Заговоры ли помогли, или просто повезло – за всю дорогу только и стянули у нас на постоялом дворе «Заяц», что два горшка с маслом да один с молоком, вместе с привязанной ниткой за лапку живой лягушкой. Недалеко же от Риги, когда во весь рост встали перед нами городские мельницы и уж видны нам были первые укрепления форштадтов и палисады, мы привязали к веточкам священного дуба разноцветные лоскутки на счастье, кое-кто и монетку в дупло кинул, и вступили в форштадт через Раунские ворота.
И уж сколько разговоров было о Риге белой, Риге стройной, а подъехали поближе, миновали форштадт – и не увидели никакой Риги, а только тридцатифутовый шведский вал, все на свете загородивший. После я его исправно на план нанес, посмеиваясь над своим легковерием.
Ослепила меня Рига пестротой – деревянных домов здесь давным-давно не строили, боясь пожаров, а каменные красили в разные цвета, и резьбу на порталах так расписывали – стой и дивись… Потом, в доме Гильхена, меня то поразило, что даже панели темного дерева – и те были расписаны небывалыми цветами и листьями.

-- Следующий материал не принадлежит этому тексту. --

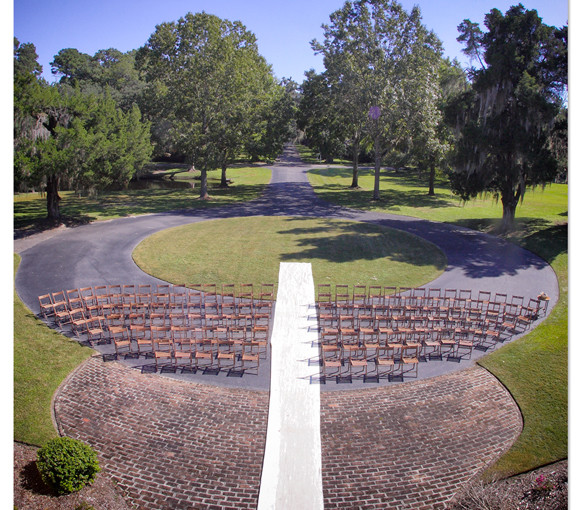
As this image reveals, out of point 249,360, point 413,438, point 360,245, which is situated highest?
point 360,245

Другое диво – ударил в уши шум. Неудивительно – столько солдат в городе, столько купцов… Но добрые люди объяснили – это еще что, раньше куда шумнее было! Лет десять назад за мачтами кораблей другого берега было не разглядеть. Каждый день по кораблю приходило, а то и по два. Голландские, английские, шведские, немецкие, датские… Я слушал и думал – когда еще Санкт-Питербурх станет таким славным портом!
И уже был я душою на тех кораблях, и уже стоял у резных перилец на корме, надвинув на лоб треугольную шапочку и командуя проворным матросам – кому спуститься в трюм, кому лезть на мачты. Впервые я видел такие корабли. А там, далеко за островами речными, было море. И я уже выводил свой корабль в великий простор, которого и представить себе не мог, потому что никогда не видел.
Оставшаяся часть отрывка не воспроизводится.